(Items drawn from a dataset)

════════

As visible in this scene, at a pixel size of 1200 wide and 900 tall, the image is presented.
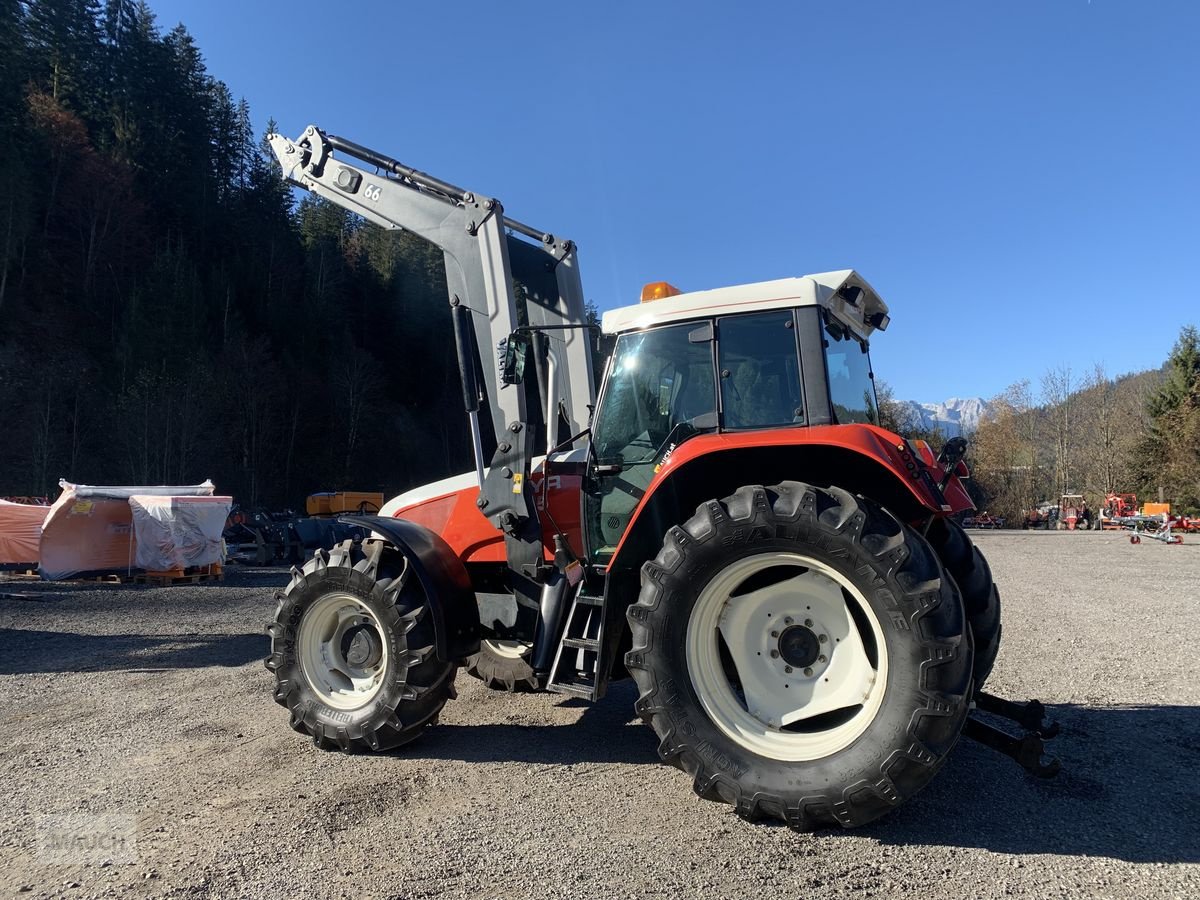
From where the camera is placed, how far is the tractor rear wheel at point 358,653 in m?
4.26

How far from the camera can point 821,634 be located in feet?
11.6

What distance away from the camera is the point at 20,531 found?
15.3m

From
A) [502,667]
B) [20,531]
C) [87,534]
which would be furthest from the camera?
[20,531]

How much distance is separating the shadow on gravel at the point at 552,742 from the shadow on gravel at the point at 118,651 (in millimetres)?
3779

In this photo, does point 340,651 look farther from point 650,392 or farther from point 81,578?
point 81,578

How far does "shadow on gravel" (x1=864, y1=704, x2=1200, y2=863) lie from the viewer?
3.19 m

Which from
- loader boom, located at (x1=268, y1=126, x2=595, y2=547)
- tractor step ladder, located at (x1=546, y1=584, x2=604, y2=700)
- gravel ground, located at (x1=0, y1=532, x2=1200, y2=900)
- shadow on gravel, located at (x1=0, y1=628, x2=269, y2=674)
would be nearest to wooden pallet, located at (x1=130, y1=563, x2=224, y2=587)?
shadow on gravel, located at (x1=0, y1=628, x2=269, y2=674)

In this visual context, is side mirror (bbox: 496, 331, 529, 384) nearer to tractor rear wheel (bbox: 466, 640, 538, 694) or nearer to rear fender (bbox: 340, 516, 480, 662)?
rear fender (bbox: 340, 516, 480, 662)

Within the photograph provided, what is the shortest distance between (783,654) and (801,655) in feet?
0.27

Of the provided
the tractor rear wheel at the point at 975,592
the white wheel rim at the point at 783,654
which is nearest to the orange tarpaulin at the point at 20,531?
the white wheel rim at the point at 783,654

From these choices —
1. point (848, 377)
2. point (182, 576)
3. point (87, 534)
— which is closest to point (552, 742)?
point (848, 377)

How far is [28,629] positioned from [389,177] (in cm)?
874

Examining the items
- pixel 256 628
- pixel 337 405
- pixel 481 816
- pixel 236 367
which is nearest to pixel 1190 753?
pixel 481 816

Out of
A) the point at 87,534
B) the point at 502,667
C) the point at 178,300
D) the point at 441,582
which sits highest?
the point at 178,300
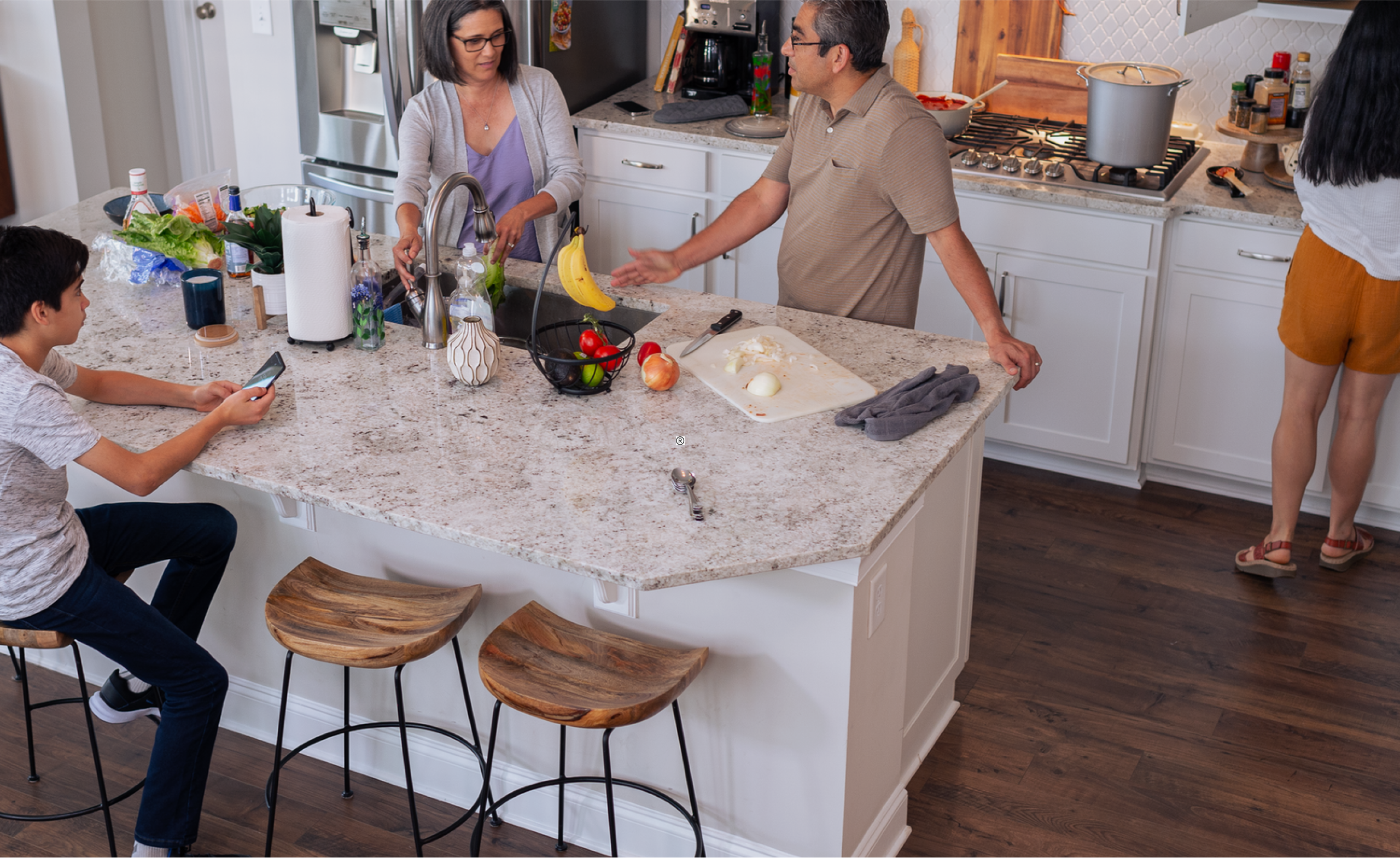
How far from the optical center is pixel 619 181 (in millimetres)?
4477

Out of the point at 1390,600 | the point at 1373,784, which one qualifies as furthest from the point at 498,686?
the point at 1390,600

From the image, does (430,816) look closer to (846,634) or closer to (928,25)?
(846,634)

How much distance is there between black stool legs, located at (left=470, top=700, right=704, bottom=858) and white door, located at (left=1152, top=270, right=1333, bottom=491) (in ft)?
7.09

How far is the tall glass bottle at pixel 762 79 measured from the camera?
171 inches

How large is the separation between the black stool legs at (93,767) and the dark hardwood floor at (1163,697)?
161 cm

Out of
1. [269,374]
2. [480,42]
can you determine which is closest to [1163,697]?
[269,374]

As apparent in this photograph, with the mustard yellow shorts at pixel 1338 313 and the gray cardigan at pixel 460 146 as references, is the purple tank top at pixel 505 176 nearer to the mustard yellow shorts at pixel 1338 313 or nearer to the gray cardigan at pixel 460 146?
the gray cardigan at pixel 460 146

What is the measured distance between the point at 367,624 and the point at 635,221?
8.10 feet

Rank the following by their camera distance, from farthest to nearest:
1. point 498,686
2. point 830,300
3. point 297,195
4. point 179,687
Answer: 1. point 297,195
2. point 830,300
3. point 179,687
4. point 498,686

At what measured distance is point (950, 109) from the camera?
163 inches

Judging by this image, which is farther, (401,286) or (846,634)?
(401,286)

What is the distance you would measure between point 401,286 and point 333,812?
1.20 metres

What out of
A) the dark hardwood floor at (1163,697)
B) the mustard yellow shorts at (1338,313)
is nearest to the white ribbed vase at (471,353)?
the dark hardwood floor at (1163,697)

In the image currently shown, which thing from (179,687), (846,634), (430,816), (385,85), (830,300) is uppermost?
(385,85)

════════

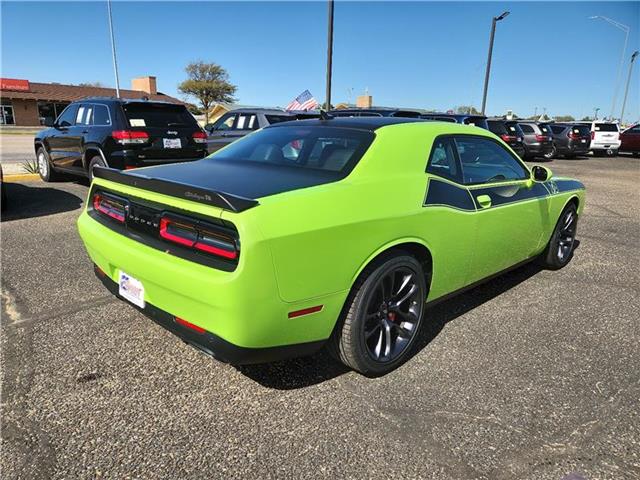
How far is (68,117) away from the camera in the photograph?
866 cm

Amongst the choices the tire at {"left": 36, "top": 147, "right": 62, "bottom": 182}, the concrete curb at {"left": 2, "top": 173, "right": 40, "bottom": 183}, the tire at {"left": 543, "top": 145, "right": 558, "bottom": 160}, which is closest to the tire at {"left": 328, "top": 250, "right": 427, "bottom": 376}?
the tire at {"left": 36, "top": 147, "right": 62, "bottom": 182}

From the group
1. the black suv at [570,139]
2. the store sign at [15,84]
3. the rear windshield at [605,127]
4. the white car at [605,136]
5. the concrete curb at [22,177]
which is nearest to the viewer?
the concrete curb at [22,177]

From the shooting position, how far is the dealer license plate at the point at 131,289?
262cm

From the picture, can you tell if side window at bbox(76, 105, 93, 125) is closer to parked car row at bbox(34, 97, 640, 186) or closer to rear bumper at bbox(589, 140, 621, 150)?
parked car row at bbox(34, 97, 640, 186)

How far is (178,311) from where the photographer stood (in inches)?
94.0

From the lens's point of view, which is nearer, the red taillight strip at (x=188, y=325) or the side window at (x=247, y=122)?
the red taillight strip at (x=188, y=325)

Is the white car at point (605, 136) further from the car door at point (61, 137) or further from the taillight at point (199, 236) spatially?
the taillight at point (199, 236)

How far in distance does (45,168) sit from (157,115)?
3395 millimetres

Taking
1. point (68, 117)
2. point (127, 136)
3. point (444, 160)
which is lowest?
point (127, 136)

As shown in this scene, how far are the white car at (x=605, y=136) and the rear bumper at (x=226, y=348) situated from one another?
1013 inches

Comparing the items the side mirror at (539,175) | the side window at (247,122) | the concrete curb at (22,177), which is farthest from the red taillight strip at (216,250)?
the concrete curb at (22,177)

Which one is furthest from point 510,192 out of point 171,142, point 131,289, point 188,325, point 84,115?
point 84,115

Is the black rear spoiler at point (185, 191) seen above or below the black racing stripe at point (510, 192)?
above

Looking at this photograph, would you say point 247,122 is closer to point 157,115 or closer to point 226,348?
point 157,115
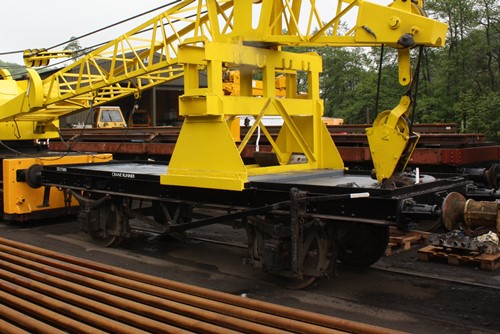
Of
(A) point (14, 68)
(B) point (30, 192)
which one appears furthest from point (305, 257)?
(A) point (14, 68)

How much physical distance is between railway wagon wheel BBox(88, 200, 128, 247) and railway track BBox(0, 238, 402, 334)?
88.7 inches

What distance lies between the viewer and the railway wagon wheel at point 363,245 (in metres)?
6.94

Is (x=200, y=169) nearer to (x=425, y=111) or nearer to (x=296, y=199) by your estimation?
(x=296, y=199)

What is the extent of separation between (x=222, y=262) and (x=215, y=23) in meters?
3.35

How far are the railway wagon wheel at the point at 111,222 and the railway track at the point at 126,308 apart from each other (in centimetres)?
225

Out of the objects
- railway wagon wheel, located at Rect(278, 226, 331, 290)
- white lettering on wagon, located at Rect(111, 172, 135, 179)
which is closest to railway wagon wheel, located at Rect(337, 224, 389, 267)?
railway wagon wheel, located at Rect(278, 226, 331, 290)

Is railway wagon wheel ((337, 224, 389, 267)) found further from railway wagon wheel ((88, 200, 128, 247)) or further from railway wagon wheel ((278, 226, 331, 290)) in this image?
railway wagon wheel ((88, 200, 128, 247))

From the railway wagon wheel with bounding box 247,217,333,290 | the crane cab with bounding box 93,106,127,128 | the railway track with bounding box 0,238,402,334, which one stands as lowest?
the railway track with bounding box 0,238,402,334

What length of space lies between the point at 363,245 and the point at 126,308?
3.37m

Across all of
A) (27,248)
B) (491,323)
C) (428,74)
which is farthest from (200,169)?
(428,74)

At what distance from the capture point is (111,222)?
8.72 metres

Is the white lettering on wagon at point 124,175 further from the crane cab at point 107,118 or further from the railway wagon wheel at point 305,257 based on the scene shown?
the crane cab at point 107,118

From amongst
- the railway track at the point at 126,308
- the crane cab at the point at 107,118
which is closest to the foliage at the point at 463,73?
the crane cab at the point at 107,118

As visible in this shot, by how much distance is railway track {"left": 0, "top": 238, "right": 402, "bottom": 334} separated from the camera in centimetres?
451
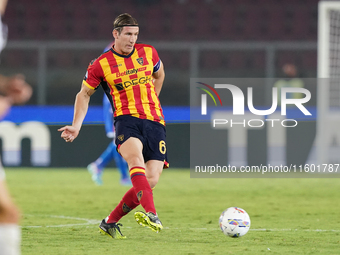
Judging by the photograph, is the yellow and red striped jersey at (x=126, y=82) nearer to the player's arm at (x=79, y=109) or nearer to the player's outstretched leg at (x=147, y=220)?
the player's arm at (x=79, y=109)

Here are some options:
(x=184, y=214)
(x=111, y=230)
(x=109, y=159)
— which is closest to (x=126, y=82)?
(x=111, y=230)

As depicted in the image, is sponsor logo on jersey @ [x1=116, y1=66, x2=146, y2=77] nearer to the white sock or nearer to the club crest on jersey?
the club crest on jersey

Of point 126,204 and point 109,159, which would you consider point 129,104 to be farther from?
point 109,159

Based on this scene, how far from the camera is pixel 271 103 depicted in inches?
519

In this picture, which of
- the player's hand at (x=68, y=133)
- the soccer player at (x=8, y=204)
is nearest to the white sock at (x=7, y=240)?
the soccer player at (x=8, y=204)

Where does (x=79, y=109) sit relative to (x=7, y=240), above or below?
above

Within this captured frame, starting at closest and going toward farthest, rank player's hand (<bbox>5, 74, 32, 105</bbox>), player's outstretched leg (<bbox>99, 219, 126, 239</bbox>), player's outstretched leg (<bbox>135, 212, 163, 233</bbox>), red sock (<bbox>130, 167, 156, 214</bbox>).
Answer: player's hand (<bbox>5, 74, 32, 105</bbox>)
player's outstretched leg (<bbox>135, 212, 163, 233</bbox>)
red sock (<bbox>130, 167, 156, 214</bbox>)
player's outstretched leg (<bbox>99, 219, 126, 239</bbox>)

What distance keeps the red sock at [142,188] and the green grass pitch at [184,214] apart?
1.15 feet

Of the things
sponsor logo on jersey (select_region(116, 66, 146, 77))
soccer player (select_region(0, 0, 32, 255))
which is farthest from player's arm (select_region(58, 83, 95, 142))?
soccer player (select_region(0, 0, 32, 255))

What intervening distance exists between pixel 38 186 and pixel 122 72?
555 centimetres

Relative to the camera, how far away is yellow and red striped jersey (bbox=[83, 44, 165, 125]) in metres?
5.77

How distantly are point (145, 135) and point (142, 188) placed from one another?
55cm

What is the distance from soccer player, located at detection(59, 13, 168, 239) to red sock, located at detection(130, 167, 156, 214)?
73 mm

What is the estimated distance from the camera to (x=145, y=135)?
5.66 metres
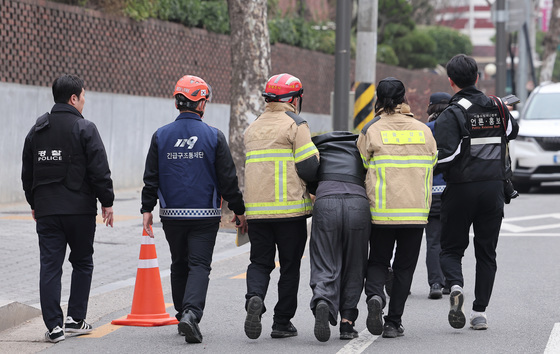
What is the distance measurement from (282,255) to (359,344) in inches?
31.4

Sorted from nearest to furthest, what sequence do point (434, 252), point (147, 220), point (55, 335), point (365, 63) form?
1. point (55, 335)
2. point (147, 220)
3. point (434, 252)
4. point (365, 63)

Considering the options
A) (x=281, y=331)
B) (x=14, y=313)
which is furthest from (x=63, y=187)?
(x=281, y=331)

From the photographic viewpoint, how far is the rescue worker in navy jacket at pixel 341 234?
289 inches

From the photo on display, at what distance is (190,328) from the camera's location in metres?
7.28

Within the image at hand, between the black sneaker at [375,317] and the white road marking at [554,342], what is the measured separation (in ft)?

════════

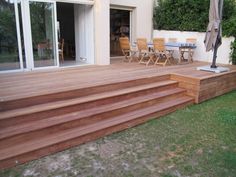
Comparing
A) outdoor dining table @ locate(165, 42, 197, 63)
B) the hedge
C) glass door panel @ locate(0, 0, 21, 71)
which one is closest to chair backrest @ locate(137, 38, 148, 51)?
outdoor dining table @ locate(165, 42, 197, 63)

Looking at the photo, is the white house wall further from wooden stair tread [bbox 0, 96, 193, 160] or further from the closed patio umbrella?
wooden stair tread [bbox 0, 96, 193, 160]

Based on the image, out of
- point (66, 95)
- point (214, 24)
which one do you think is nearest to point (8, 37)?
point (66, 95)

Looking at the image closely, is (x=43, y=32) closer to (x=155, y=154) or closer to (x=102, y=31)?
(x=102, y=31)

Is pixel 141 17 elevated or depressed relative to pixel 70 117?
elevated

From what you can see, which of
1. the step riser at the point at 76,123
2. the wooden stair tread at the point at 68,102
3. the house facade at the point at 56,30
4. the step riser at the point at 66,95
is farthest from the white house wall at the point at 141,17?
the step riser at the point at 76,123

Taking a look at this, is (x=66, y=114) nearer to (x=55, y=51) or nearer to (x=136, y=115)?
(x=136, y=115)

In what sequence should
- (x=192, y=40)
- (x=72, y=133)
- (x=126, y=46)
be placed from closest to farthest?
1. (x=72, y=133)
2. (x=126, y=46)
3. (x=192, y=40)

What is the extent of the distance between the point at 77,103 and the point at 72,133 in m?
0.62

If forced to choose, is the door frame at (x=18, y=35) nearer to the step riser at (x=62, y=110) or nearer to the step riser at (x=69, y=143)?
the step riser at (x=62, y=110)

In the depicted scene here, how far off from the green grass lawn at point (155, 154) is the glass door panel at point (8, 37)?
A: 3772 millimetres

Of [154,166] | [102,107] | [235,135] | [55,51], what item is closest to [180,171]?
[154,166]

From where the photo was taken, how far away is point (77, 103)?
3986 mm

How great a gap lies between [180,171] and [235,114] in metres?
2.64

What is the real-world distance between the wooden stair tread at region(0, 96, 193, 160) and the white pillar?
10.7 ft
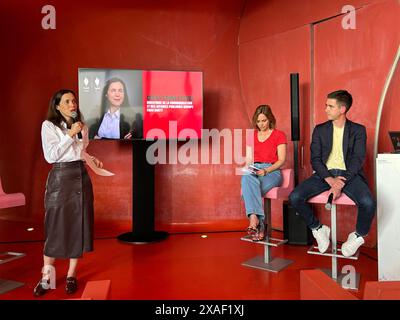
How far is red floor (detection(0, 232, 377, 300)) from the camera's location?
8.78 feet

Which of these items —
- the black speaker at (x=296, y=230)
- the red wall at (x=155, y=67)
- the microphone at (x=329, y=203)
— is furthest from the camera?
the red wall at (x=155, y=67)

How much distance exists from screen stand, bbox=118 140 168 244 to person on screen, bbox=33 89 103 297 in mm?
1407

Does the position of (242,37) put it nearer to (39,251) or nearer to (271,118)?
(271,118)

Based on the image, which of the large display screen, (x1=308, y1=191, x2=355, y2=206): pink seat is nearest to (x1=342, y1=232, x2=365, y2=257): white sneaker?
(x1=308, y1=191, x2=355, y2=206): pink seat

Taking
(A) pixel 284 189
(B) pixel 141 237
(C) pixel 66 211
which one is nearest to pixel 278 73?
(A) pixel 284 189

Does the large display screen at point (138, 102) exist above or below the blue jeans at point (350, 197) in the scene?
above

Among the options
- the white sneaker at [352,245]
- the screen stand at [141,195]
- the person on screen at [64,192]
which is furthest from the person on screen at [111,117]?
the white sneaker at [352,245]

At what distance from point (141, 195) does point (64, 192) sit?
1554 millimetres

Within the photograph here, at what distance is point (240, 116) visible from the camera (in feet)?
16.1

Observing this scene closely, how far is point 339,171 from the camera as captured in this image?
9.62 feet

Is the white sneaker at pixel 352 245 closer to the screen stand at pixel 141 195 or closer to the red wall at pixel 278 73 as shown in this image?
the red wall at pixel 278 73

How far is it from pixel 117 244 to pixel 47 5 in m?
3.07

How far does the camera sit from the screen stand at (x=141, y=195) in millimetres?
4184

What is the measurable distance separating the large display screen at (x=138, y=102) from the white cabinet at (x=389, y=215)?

════════

Problem - Rename "large display screen" to "large monitor" in the records from the line with "Does the position" up to and including the line with "1554 millimetres", and write out only those lines with nothing else changed.

Task output -
Does the position of (242,37) put it nearer to (39,251) or nearer to (271,118)?
(271,118)

Based on the image, which of the large monitor, (x1=308, y1=191, x2=355, y2=206): pink seat is nearest to (x1=342, y1=232, x2=365, y2=257): white sneaker?
(x1=308, y1=191, x2=355, y2=206): pink seat

Taking
(A) pixel 284 189
(B) pixel 141 237
(C) pixel 66 211
which one is nearest to pixel 278 73?
(A) pixel 284 189

Does the large monitor at point (138, 102) exist above or below the blue jeans at point (350, 197) in the scene?
above

Among the options
- the white sneaker at [352,245]
- the screen stand at [141,195]
- the person on screen at [64,192]
which is furthest from the person on screen at [111,117]?
the white sneaker at [352,245]

At what distance from point (141, 195) does point (64, 192) sit?
1554 millimetres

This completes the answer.